Il n’y a plus qu’à laisser les angles se rapprocher. L’antipathique Harry mène un double travail de fond, pour convoiter les charmes d’une Marianne qui en joue et s’attirer les foudres d’un Jean-Paul méfiant. La jalousie fonctionne, elle précipite l’histoire. Il n’y a qu’à ouvrir les yeux pour voir que Pénélope Lannier, fille de l’invité surprise, a tout pour séduire l’amoureux délaissé. Deux lignes se déplacent, l’intrigue progresse. Tandis que Marianne danse un slow avec Harry, dont elle a tout fait pour ne pas cacher qu’il aurait pu être son ancien amant, Jean-Paul se réfugie auprès de Pénélope, et enlace sa fine taille qui n’est plus vraiment celle d’une enfant. Les deux hommes jouent au combat de coqs et les femmes à tisser une complicité mère-fille. Mais au milieu de tous ces jeux, sous la candeur d’un azur égal, voilà que la scène fatale intervient.

Ce n’est pas celle du meurtre, qui n’en est qu’une conséquence. Lorsque Jean-Paul tuera Harry en le noyant dans la piscine, les dés auront déjà été jetés. L’invité sera allé trop loin, il l’aura attaqué sur ses deux privilèges rien qu’à lui, l’écriture et l’amour, il aura refusé que sa fille puisse être emportée comme joli lot de consolation. En réalité, c’est peu avant le crime nocturne que tout se précipite. C’est l’après-midi, lorsque Jean-Paul et Pénélope partent faire un tour. Ici, la caméra joue à piéger nos regards. Elle ne montre rien de leur escapade au bord de la mer, elle suggère. Elle laisse tout en secret, souligne juste les effets. Quand Jean-Paul et Pénélope rentrent de la plage, ils rient comme des amants ivres de plaisir et la jeune fille a les cheveux mouillés. Mais que s’est-il passé entre eux, alors que l’œil de la caméra restait braqué sur les flirts de Marianne et Harry au bord de la piscine, c’est toute la question.

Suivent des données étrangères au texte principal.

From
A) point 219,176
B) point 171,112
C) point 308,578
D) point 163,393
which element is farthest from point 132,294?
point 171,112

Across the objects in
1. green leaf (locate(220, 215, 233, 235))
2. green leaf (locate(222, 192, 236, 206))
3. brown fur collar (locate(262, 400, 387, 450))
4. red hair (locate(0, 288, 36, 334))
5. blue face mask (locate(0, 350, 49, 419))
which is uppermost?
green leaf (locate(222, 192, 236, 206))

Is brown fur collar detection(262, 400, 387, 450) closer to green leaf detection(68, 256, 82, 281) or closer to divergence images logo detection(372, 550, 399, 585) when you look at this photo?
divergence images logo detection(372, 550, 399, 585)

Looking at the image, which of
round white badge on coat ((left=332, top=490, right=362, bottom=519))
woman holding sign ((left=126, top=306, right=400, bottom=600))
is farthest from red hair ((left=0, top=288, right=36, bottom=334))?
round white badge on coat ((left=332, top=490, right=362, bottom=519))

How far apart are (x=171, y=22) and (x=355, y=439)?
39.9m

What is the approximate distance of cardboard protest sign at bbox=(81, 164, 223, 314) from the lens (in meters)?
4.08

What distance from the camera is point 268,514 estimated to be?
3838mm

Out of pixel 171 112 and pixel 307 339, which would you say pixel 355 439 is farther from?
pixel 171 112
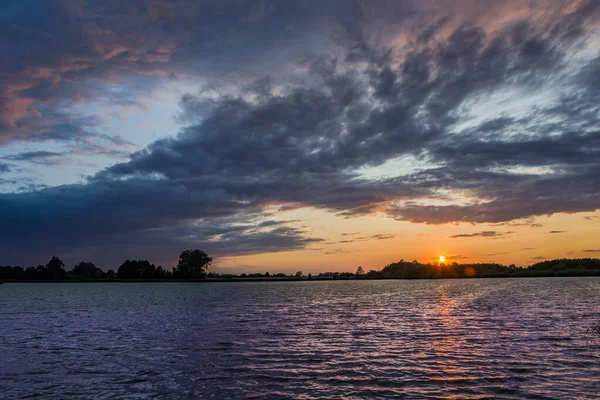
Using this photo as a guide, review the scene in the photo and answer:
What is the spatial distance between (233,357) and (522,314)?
152 feet

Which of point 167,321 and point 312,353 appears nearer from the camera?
point 312,353

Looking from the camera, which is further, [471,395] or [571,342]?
[571,342]

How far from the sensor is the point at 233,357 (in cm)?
3325

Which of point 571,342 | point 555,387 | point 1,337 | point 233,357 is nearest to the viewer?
point 555,387

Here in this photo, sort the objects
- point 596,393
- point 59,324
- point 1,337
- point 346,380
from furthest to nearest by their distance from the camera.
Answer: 1. point 59,324
2. point 1,337
3. point 346,380
4. point 596,393

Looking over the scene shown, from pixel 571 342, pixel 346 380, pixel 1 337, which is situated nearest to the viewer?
pixel 346 380

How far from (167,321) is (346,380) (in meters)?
42.8

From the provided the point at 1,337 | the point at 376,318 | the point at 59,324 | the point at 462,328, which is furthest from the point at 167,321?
the point at 462,328

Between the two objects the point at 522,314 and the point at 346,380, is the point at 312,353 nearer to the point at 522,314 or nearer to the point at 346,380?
the point at 346,380

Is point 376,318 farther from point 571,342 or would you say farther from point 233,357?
point 233,357

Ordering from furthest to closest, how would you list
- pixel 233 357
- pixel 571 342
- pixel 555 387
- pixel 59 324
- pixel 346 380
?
1. pixel 59 324
2. pixel 571 342
3. pixel 233 357
4. pixel 346 380
5. pixel 555 387

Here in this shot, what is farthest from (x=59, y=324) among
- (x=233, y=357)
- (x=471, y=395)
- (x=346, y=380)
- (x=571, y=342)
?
(x=571, y=342)

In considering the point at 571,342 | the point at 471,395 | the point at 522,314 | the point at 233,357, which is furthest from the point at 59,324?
the point at 522,314

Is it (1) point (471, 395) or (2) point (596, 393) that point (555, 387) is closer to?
(2) point (596, 393)
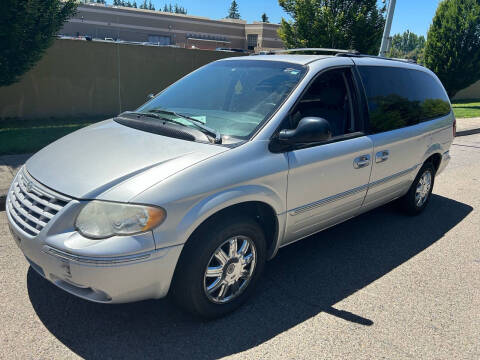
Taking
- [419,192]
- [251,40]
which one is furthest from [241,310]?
[251,40]

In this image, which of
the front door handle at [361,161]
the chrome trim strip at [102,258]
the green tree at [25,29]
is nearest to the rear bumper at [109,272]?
the chrome trim strip at [102,258]

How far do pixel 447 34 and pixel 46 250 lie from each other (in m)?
22.3

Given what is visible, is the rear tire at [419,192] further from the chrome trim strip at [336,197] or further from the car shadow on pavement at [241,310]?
the car shadow on pavement at [241,310]

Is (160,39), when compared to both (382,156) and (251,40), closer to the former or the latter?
(251,40)

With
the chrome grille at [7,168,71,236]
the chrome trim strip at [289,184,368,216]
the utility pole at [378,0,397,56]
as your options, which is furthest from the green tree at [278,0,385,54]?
the chrome grille at [7,168,71,236]

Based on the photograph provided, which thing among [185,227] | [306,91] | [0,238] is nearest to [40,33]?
[0,238]

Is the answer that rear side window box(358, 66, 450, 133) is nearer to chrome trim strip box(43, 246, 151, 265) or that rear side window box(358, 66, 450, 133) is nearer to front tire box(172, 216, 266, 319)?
front tire box(172, 216, 266, 319)

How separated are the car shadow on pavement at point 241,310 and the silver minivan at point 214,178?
0.68 ft

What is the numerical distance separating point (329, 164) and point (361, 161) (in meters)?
0.48

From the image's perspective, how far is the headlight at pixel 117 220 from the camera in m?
2.46

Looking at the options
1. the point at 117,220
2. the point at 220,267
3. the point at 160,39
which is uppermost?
the point at 160,39

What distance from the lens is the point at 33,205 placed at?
8.96 ft

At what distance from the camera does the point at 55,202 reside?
8.57 feet

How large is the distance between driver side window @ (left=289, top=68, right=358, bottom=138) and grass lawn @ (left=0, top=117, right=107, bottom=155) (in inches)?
196
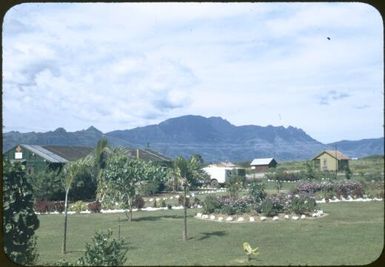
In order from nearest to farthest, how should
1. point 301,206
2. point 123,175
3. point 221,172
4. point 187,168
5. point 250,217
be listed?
1. point 187,168
2. point 250,217
3. point 301,206
4. point 123,175
5. point 221,172

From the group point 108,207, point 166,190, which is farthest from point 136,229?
point 166,190

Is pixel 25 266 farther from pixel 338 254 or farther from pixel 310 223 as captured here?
pixel 310 223

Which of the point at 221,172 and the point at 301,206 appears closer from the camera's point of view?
the point at 301,206

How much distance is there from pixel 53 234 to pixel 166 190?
9502mm

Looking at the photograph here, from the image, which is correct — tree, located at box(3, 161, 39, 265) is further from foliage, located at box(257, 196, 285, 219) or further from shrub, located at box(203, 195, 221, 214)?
foliage, located at box(257, 196, 285, 219)

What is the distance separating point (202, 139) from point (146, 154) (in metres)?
3.16

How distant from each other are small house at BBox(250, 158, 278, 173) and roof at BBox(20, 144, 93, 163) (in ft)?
43.1

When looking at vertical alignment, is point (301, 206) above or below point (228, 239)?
above

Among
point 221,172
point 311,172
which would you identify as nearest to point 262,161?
point 221,172

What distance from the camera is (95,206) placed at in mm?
16312

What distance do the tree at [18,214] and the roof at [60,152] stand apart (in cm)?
913

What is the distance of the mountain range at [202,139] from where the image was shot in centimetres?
1308

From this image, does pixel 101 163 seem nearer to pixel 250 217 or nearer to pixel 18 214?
Answer: pixel 250 217

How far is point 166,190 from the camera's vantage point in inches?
834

 Alain Delon et Jane Birkin

La logique voudrait qu’ils se soient embrassés, qu’ils se soient aimés. Une ellipse ayant passé sous silence les quelques heures que Jean-Paul et Pénélope ont vécues seul à seule, on ne peut les juger qu’à l’aune des causes et conséquences. L’adolescente plaisait à l’homme fait, il a ensuite noyé son père qui l’empêchait de la conquérir, un ébat illicite a donc dû remplir la case manquante. C’est en tout cas ce que songent Marianne et Harry qui les voient rentrer guillerets à la villa, ce que songe aussi le spectateur. Un homme et une femme, c’est toujours la même chose. Un homme en plus qu’un autre rend jaloux, une femme qui découvre l’amour. Le scénariste a caché la scène, mais son contenu ne semble pas faire mystère.

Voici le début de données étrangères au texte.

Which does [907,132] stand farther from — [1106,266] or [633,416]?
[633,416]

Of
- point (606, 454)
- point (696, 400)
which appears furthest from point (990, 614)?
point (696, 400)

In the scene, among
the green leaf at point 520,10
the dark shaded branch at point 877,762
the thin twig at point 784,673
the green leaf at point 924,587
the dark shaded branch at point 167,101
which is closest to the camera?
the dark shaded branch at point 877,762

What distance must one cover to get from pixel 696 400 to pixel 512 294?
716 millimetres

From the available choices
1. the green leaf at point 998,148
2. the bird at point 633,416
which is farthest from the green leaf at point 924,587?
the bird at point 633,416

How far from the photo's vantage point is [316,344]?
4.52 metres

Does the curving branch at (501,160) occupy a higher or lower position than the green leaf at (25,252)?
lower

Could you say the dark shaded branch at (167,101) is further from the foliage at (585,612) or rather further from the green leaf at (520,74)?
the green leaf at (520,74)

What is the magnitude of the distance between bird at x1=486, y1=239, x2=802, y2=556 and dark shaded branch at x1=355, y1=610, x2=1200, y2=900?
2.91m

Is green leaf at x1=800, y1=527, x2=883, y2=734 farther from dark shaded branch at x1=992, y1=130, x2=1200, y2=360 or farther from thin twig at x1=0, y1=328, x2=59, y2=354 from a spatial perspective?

D’un autre côté, on peut tout imaginer. C’est l’intérêt. Jean-Paul a une trentaine bien dépassée tandis que Pénélope arrive à l’âge de la majorité. Elle est présentée sous le rôle de l’enfant et lui sait-on jamais d’un père en devenir. Peut-être alors, se dira le spectateur en un second regard, qu’il ne s’est rien passé entre eux, mis à part la reconstitution d’une tendresse paternelle. Harry Lannier ne prenait pas grand soin de sa fille et sans doute a-t-elle eu besoin, au coin de l’épaule de Jean-Paul, de retrouver ces bénins égards qu’un homme adulte offre à la jeunesse. Ils ne se sont pas aimés dans ce cas, ils se sont juste compris.

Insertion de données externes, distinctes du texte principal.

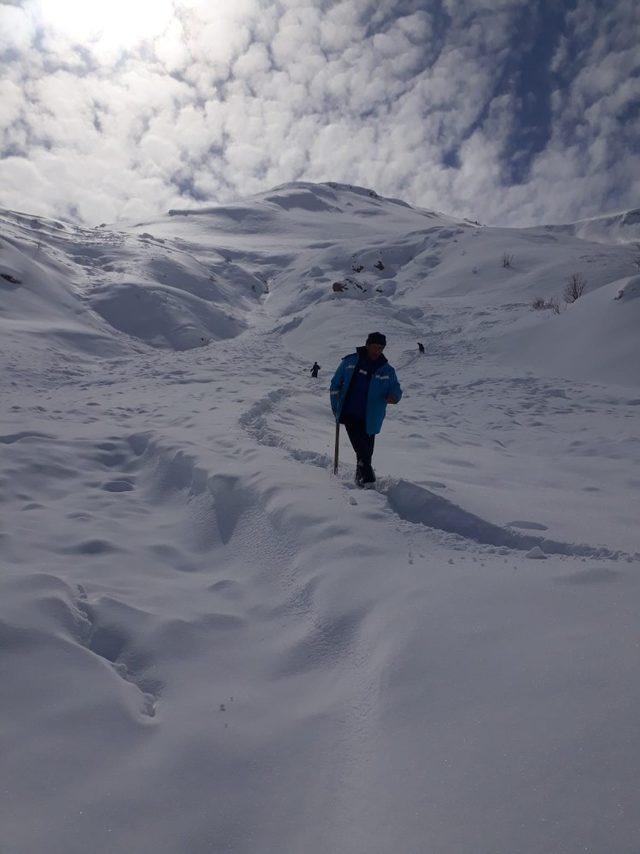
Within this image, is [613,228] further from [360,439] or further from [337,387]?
[360,439]

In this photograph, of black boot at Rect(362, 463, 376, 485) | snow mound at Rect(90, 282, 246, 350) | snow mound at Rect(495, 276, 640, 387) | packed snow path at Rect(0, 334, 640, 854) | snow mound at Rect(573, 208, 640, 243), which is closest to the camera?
packed snow path at Rect(0, 334, 640, 854)

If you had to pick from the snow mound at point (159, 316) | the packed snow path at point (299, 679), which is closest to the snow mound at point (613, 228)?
the snow mound at point (159, 316)

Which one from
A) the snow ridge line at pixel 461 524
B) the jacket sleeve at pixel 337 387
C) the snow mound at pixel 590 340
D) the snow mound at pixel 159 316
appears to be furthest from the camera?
the snow mound at pixel 159 316

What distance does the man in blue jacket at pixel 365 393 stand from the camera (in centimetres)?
563

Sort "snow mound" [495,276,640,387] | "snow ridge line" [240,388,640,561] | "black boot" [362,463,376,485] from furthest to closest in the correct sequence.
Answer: "snow mound" [495,276,640,387], "black boot" [362,463,376,485], "snow ridge line" [240,388,640,561]

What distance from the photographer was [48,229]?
28156 millimetres

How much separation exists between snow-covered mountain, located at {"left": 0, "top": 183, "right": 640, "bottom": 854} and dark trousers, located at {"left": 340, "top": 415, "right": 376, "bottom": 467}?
32cm

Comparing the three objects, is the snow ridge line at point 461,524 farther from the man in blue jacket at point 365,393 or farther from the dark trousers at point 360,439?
the man in blue jacket at point 365,393

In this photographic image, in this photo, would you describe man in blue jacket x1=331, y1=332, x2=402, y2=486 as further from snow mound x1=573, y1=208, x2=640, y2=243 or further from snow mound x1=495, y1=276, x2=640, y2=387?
snow mound x1=573, y1=208, x2=640, y2=243

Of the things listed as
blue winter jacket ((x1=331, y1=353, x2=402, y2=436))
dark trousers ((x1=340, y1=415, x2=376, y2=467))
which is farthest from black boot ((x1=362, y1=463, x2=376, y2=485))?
blue winter jacket ((x1=331, y1=353, x2=402, y2=436))

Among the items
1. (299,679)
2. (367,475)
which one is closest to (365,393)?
(367,475)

Peut-être encore, ajouterait une troisième lecture, qu’il n’y avait pendant cet après-midi arraché à l’œil de la caméra même pas l’ébauche d’un lien sentimental. Ni celui d’une femme pour un homme, ni celui d’une fille pour un père de substitution. Après tout, ils se connaissent à peine. Le seul point qui les unit, c’est celui d’une égale défiance à l’égard des caresses qui naissent entre Marianne et Harry. Pénélope y perd son peu d’attention paternelle, et Jean-Paul son reste d’orgueil conjugal. Sans s’être embrassés, ni même s’être écoutés, peut-être se sont-ils simplement liés pour se venger. Tous les deux, seuls à la plage en laissant planer l’énigme, voilà la parfaite recette pour sanctionner le flirt des deux autres par une angoisse bien méritée. Dans ce cas le silence, se dit le spectateur, n’aura pas masqué les jeux de l’amour et du hasard ni ceux du père retrouvé, mais la commune entente d’une revanche.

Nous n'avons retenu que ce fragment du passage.